Data to examine Block Start
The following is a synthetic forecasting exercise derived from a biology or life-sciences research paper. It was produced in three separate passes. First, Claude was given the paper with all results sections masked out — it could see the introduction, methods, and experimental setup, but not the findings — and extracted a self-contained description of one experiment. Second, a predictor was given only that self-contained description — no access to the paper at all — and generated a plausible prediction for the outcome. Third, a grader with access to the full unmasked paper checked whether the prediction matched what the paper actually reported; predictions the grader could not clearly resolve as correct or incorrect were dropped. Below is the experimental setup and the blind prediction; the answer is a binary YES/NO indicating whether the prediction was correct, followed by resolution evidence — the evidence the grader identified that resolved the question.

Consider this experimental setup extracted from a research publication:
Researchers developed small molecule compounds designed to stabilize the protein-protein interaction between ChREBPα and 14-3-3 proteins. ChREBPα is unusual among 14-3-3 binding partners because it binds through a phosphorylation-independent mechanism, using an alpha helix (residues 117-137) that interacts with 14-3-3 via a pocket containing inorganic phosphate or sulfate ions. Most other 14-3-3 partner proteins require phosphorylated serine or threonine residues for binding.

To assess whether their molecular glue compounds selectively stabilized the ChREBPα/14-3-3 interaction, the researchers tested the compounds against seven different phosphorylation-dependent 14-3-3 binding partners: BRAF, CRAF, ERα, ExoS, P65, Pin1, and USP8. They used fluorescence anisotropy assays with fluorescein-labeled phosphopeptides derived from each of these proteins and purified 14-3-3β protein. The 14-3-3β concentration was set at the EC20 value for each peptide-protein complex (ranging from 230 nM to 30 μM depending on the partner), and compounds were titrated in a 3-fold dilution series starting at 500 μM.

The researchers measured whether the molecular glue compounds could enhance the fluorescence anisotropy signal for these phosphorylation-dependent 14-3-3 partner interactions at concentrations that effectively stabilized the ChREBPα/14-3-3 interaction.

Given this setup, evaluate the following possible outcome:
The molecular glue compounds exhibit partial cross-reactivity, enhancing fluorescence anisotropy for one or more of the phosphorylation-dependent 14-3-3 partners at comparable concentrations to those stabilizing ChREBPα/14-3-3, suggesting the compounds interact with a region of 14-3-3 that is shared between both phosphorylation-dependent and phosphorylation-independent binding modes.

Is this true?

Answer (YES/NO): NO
Data to examine Block End
Task objective: Give every record again, exactly as it appears.

Output below:
The following is a synthetic forecasting exercise derived from a biology or life-sciences research paper. It was produced in three separate passes. First, Claude was given the paper with all results sections masked out — it could see the introduction, methods, and experimental setup, but not the findings — and extracted a self-contained description of one experiment. Second, a predictor was given only that self-contained description — no access to the paper at all — and generated a plausible prediction for the outcome. Third, a grader with access to the full unmasked paper checked whether the prediction matched what the paper actually reported; predictions the grader could not clearly resolve as correct or incorrect were dropped. Below is the experimental setup and the blind prediction; the answer is a binary YES/NO indicating whether the prediction was correct, followed by resolution evidence — the evidence the grader identified that resolved the question.

Consider this experimental setup extracted from a research publication:
Researchers developed small molecule compounds designed to stabilize the protein-protein interaction between ChREBPα and 14-3-3 proteins. ChREBPα is unusual among 14-3-3 binding partners because it binds through a phosphorylation-independent mechanism, using an alpha helix (residues 117-137) that interacts with 14-3-3 via a pocket containing inorganic phosphate or sulfate ions. Most other 14-3-3 partner proteins require phosphorylated serine or threonine residues for binding.

To assess whether their molecular glue compounds selectively stabilized the ChREBPα/14-3-3 interaction, the researchers tested the compounds against seven different phosphorylation-dependent 14-3-3 binding partners: BRAF, CRAF, ERα, ExoS, P65, Pin1, and USP8. They used fluorescence anisotropy assays with fluorescein-labeled phosphopeptides derived from each of these proteins and purified 14-3-3β protein. The 14-3-3β concentration was set at the EC20 value for each peptide-protein complex (ranging from 230 nM to 30 μM depending on the partner), and compounds were titrated in a 3-fold dilution series starting at 500 μM.

The researchers measured whether the molecular glue compounds could enhance the fluorescence anisotropy signal for these phosphorylation-dependent 14-3-3 partner interactions at concentrations that effectively stabilized the ChREBPα/14-3-3 interaction.

Given this setup, evaluate the following possible outcome:
The molecular glue compounds exhibit partial cross-reactivity, enhancing fluorescence anisotropy for one or more of the phosphorylation-dependent 14-3-3 partners at comparable concentrations to those stabilizing ChREBPα/14-3-3, suggesting the compounds interact with a region of 14-3-3 that is shared between both phosphorylation-dependent and phosphorylation-independent binding modes.

Is this true?

Answer (YES/NO): NO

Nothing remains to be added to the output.